# Exercise requirements
Beneath this line are the data; copy exactly the part of them that opens with the line containing "Tanzania, site L03, 2010-11-03" and closes with the line containing "common name: plains zebra", and only that part.

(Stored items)
----

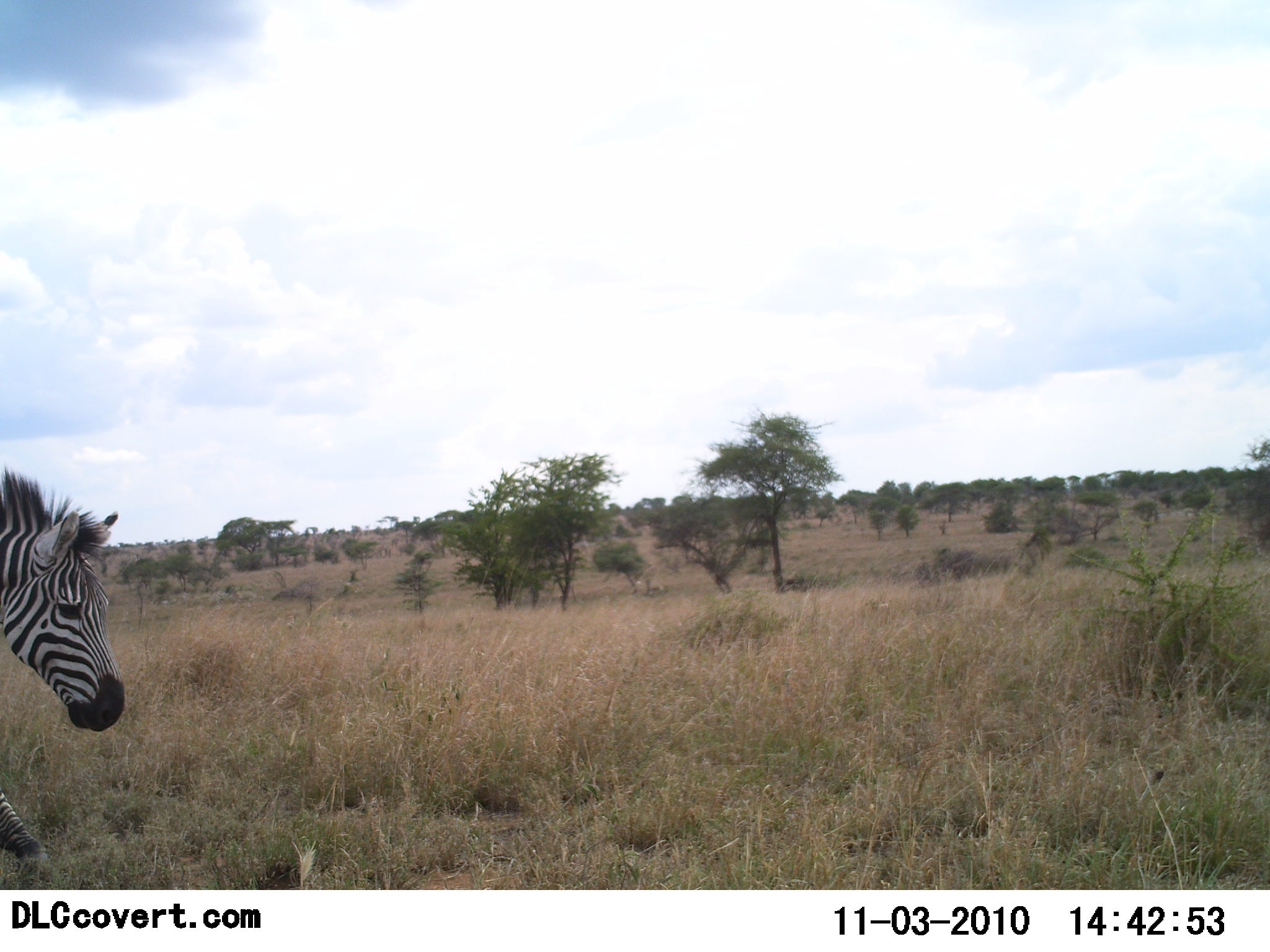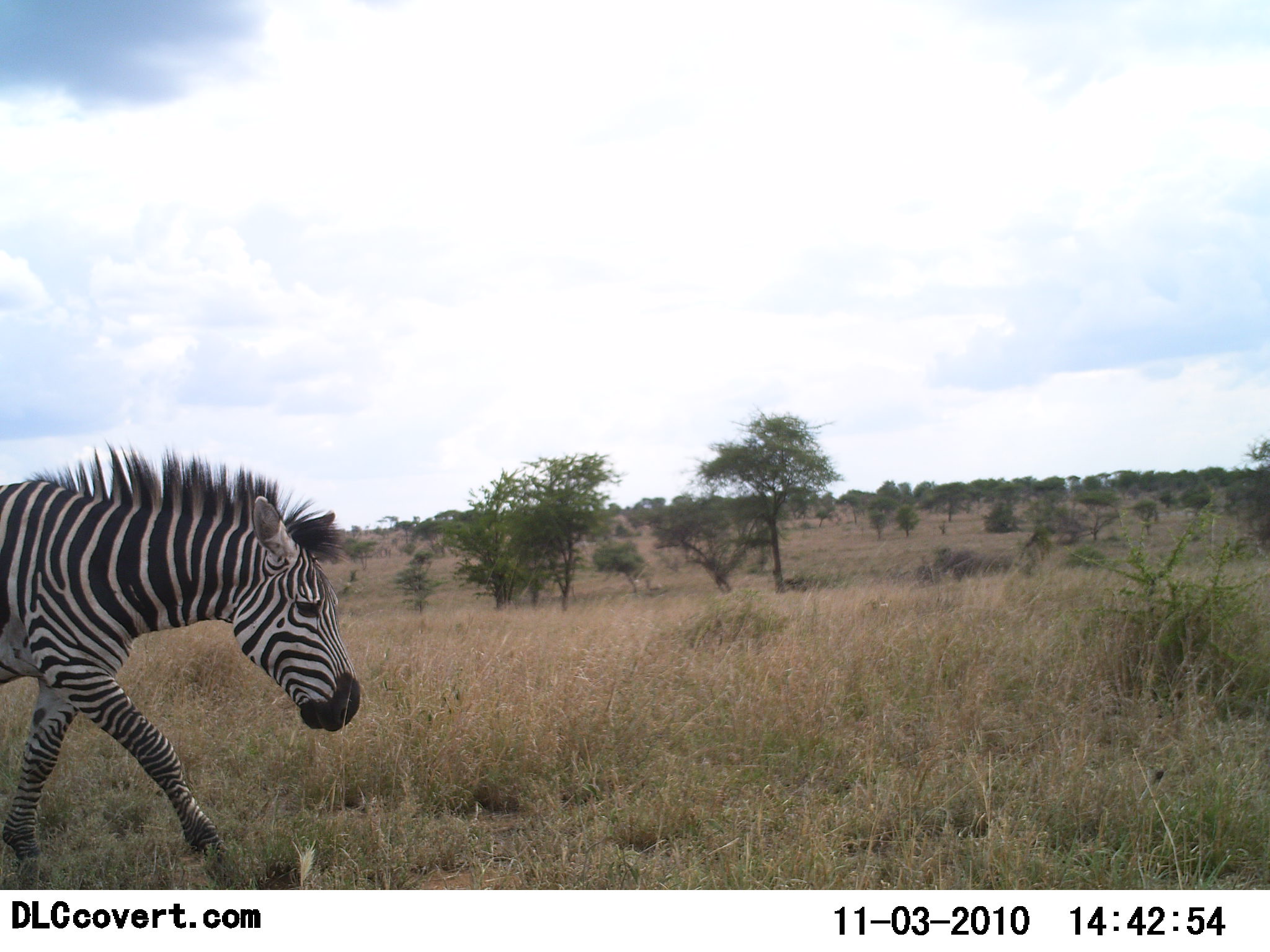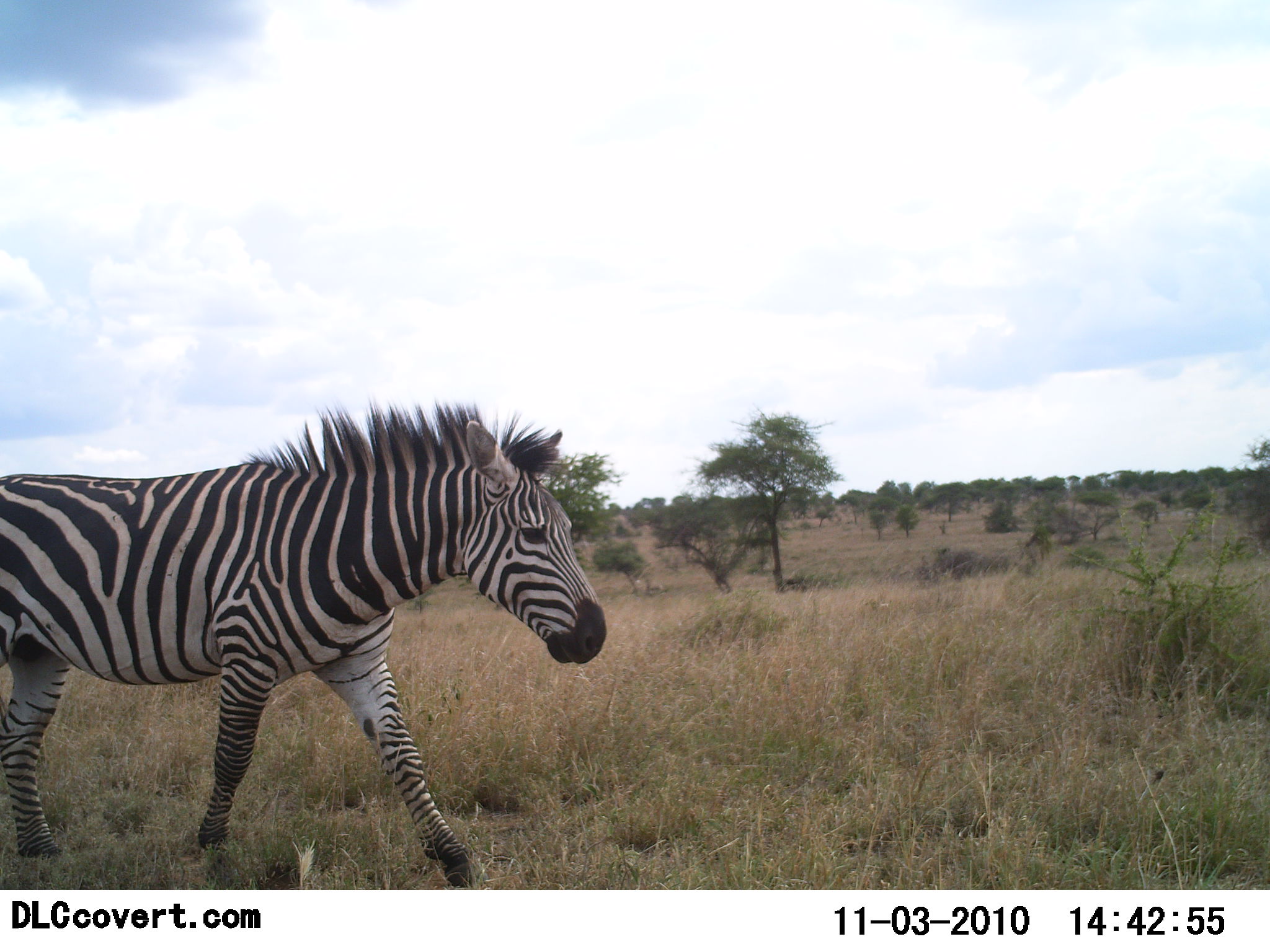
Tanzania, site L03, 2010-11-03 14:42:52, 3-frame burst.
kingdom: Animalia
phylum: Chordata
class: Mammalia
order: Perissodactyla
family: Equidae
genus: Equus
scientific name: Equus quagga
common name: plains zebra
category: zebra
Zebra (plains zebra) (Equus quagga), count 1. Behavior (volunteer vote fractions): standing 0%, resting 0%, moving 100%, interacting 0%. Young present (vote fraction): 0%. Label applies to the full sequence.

----

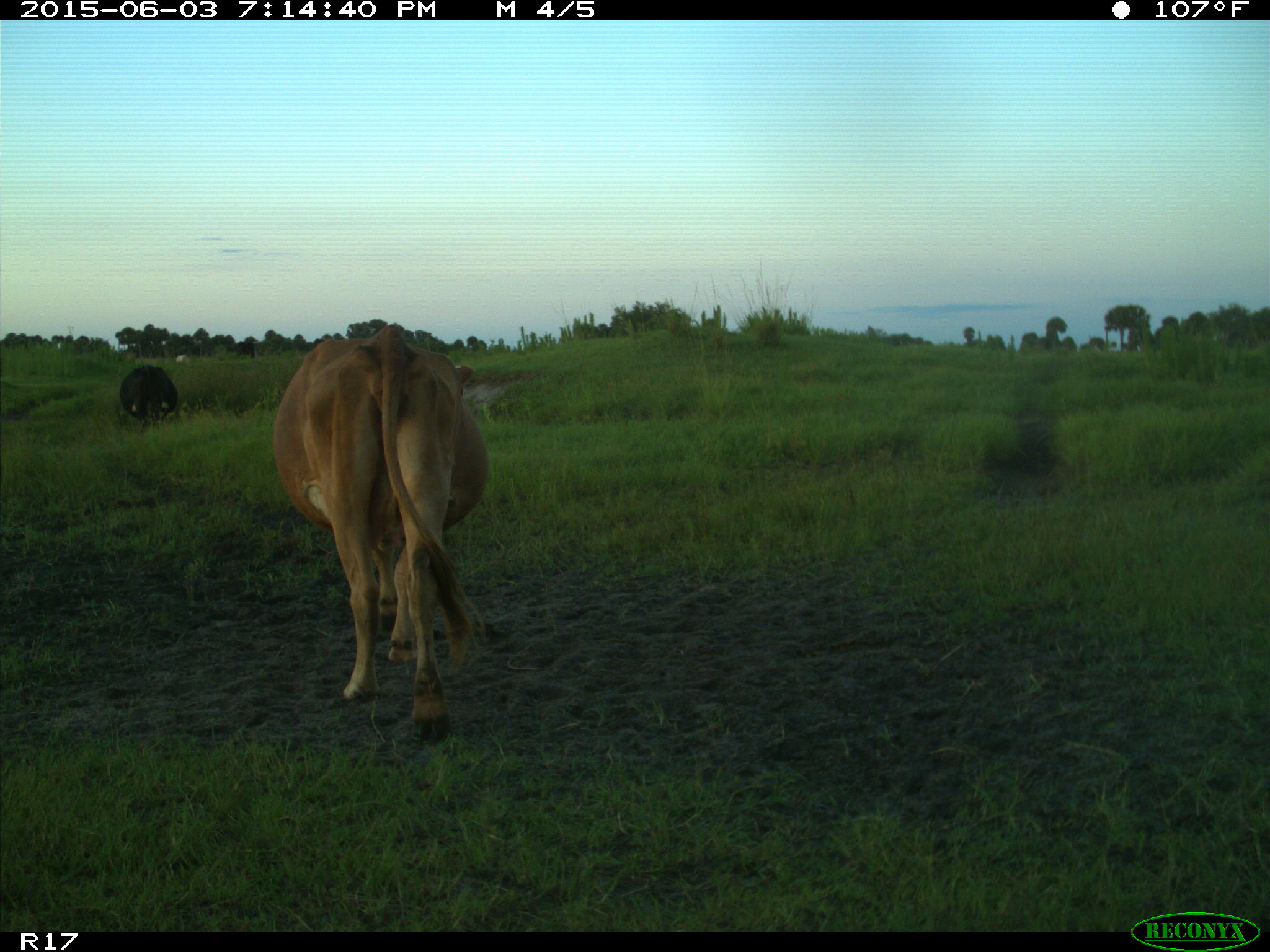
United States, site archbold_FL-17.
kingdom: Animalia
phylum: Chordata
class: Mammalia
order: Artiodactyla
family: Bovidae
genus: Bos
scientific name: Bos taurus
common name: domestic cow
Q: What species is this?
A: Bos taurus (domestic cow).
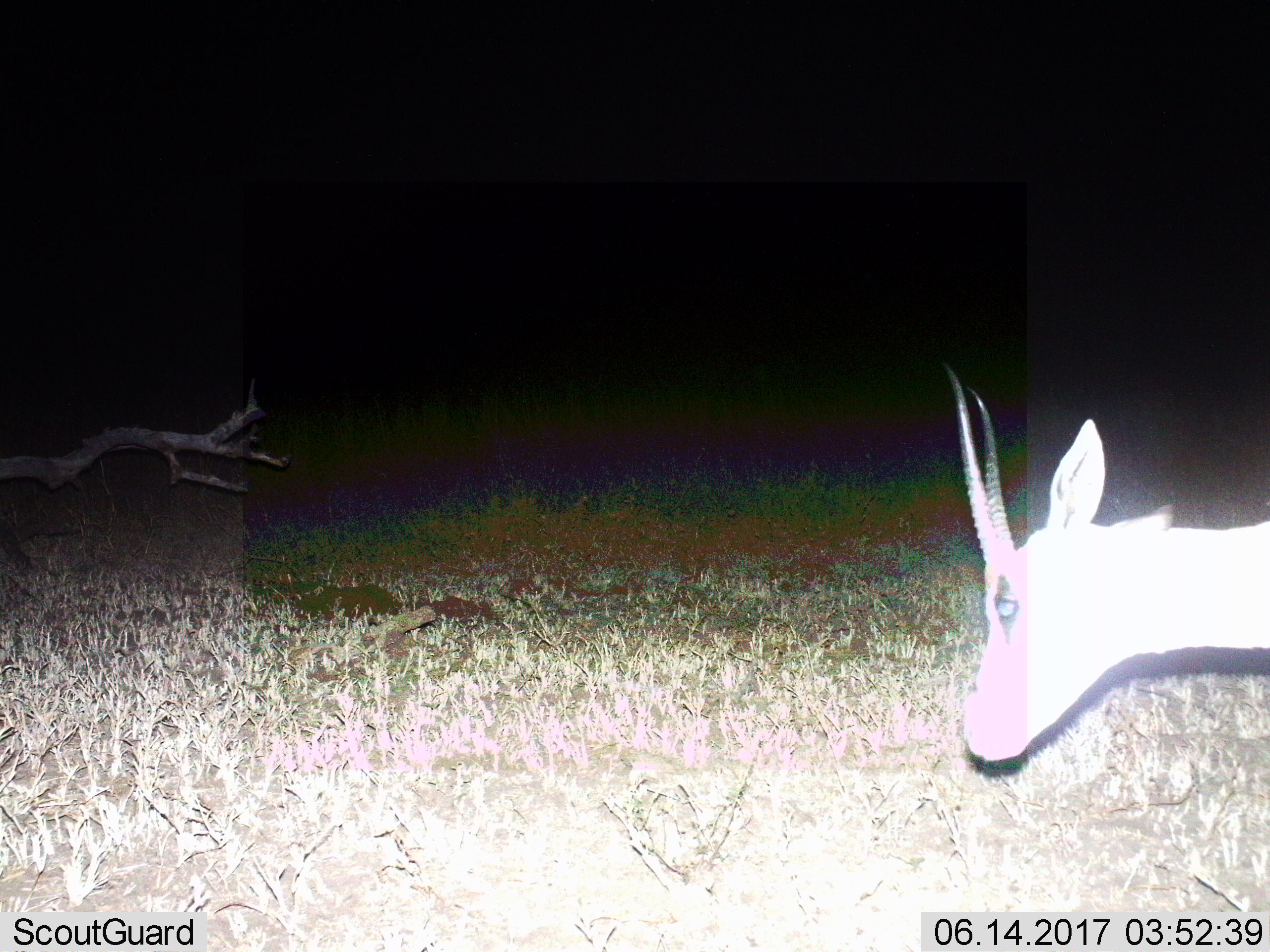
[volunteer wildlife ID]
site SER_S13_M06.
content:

----

# Output for this task
Tanzania, site L03, 2010-11-03 14:42:52, 3-frame burst.
kingdom: Animalia
phylum: Chordata
class: Mammalia
order: Perissodactyla
family: Equidae
genus: Equus
scientific name: Equus quagga
common name: plains zebra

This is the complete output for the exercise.